Written request a: In the forum thread on data-mining and security, which tool did the original poster use to examine the traffic the program sends and receives?

Document:
* BEGIN *
Data-mining / Security

March 24, 2009 at 10:39:57
Specs: Windows XP
I am trying to tackle a networking project and need a little advice.

I am using a program that receives a continuous stream of data via the internet for several hours a day and so requires an active internet connection during those hours. The program displays the information on a graph as the data arrives. The same program allows me to statistically analyse the data. My main concern is that I cannot be sure that the program isn’t surreptitiously sharing my statistical analysis with the developers of the program or the third party that provides the data. In other words, the program could be engineered to take advantage of its constant access to the internet and participate in some sort of data-mining without my knowledge.

The obvious solution is a firewall, but the difficulty is that because the program has to have both inbound and outbound access to the internet, I would have to know exactly what information to block and what information to allow.

After some research on this, I found out about packet sniffing and used Wireshark to look at the data that the program sends and receives. The parts I can understand seem innocent enough, such as my username and password required to log into the data service. But there seems to be some traffic that is somehow encoded.

I have come to the conclusion that perhaps the best way to ensure absolute security is by using a network. Here is my laymen’s explanation of what I hope to achieve.

Instead of using just one computer, a network of two computers will be used.

The first computer will have a copy of the program on it and will have complete access the internet.

The data that is received via the internet in the first computer will somehow be forwarded onto a second computer.

The second computer will also have a copy of the program on it but will have no connection to the internet and will only receive the data forwarded to it by the first computer.

What would be the simplest way to proceed with implementing such a two-computer strategy? Or, is there a single-computer strategy that would ensure an equal level of security?


See More: Data-mining / Security

Report •


#1
March 24, 2009 at 12:09:33
I think what you really need is an encrypted VPN tunnel between your remote host and the PC you use to view the data on. This way nobody could monitor the data being transferred as it would be inside an encrypted VPN tunnel.

The parts I can understand seem innocent enough, such as my username and password required to log into the data service

Innocent enough!?!? Dude, if someone can do a packet capture on your traffic and get your username/password you use to login to the data service, it follows that they could then login to the same data service (as you) and do whatever they pleased to the computer(s) at the other end.

Do some googling on VPN tunnels and see if that isn't more what you need. It's worth noting that a lot of SOHO routers are capable of creating a VPN tunnel. Since SOHO routers are relatively inexpensive this could be a viable solution for you.


Report •

#2
March 24, 2009 at 13:00:13
Hello,

Thanks for the reply. Perhaps I need to clarify a few matters.

I guess innocent wasn’t the best choice of words :) . I was just trying to illustrate the fact that some information is being sent in plaintext and some is being encrypted. My concern is that amongst the encrypted information could be information that I don’t want to share.
* END *
Written request b: Reproduce the lines of the listing from the one containing "Transcribe the sheet" through the end of the listing, both included, substituting "score" for "sheet music" and leaving everything else unchanged.

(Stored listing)
* BEGIN *
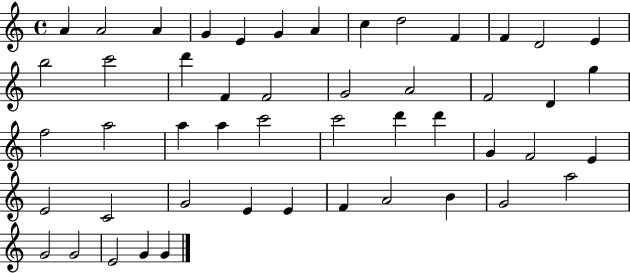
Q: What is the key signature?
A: C major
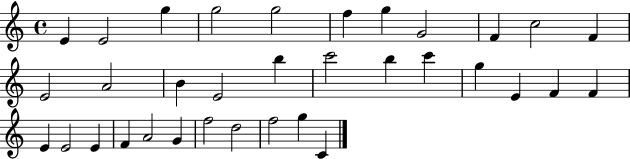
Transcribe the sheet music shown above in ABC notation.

X:1
T:Untitled
M:4/4
L:1/4
K:C
E E2 g g2 g2 f g G2 F c2 F E2 A2 B E2 b c'2 b c' g E F F E E2 E F A2 G f2 d2 f2 g C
* END *
Full output a: Wireshark

Full output b:
Transcribe the score shown above in ABC notation.

X:1
T:Untitled
M:4/4
L:1/4
K:C
E E2 g g2 g2 f g G2 F c2 F E2 A2 B E2 b c'2 b c' g E F F E E2 E F A2 G f2 d2 f2 g C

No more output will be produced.